The Sharpeville massacre in South Africa took place on 21 March 1960, triggering mass underground resistance as well as international solidarity demonstrations. This event is sometimes cited as the beginning of worldwide struggle against apartheid. South African activists and academics describe it as a turning point in the resistance, marking the end of nonviolence and liberalism. Some say that its biggest impact came in making white South Africans aware of the brutality with which political blacks were being suppressed.

On 5 October, a referendum was passed in South Africa which abolished the monarchy, which set up South Africa's leaving the Commonwealth of Nations the next year over its racial policies.

== United Nations ==
In October, Ghanaian president Kwame Nkrumah delivered an address to the United Nations, in which he discussed Africa's role in the world and the future role of the world in Africa. Nkrumah asserted Africa's new power, opining that it did not wish revenge on the European nations which colonized the continent, but would insist on freedom nonetheless:

One cardinal fact of our time is the momentous impact of Africa's awakening upon the modern world. The flowing tide of African nationalism sweeps everything before it and constitutes a challenge to the colonial powers to make a just restitution for the years of injustice and crime committed against our continent.

But Africa does not seek vengeance. It is against her very nature to harbor malice.
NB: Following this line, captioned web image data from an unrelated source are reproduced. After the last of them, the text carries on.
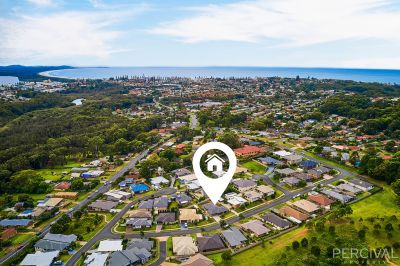 10 Syd Hopkins Terrace, Port Macquarie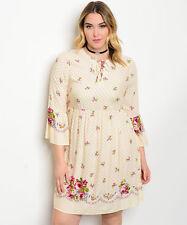 Angela Plus Size Boho Festival Hippi Dress Cream Floral Lace Up Front Size 3XL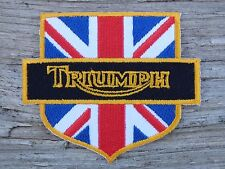 ECUSSON PATCH THERMOCOLLANT aufnaher toppa TRIUMPH automobile voiture moto biker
Over two million of our people cry out with one voice of tremendous power. And what do they say? We do not ask for death for our oppressors; we do not pronounce wishes of ill-fate for our slave-masters; we make an assertion of a just and positive demand; our voice booms across the oceans and mountains, over the hills and valleys, in the desert places and through the vast expanse of mankind's inhabitations, and it calls out for the freedom of Africa. Africa wants her freedom. Africa must be free. It is a simple call, but it's also a signal lighting a red warning to those who would tend to ignore it.

Nkrumah called for an end to white supremacy, particularly in South Africa. In an introduction the printed text of the speech, W.E.B. Du Bois writes: "...there can be no doubt that Kwame Nkrumah is the Voice of Africa. That is, that more nearly than any other living man he expresses the thought and ideals of the dark continent and that this continent is stepping to the forefront in world affairs."

On 14 December 1960, the UN General Assembly approved the Declaration on the Granting of Independence to Colonial Countries and Peoples. This statement affirms that "all peoples have the right to self-determination", and that rule by outside powers constitutes a violation of human rights. The statement passed with no votes against. The United States and seven other colonial powers abstained; Zelma George, an African American in the U.S. delegation, stood to signify her support of the Declaration.

==Related events==
The Second All-African Peoples' Conference, held from 25 to 31 January, called for Africa's complete independence and the establishment of an African bank.

In the 1960 Summer Olympics in Rome, Ethiopian runner Abebe Bikila won the marathon and became the first Black African to receive an Olympic gold medal. His achievement intensified African pride and global focus on the continent.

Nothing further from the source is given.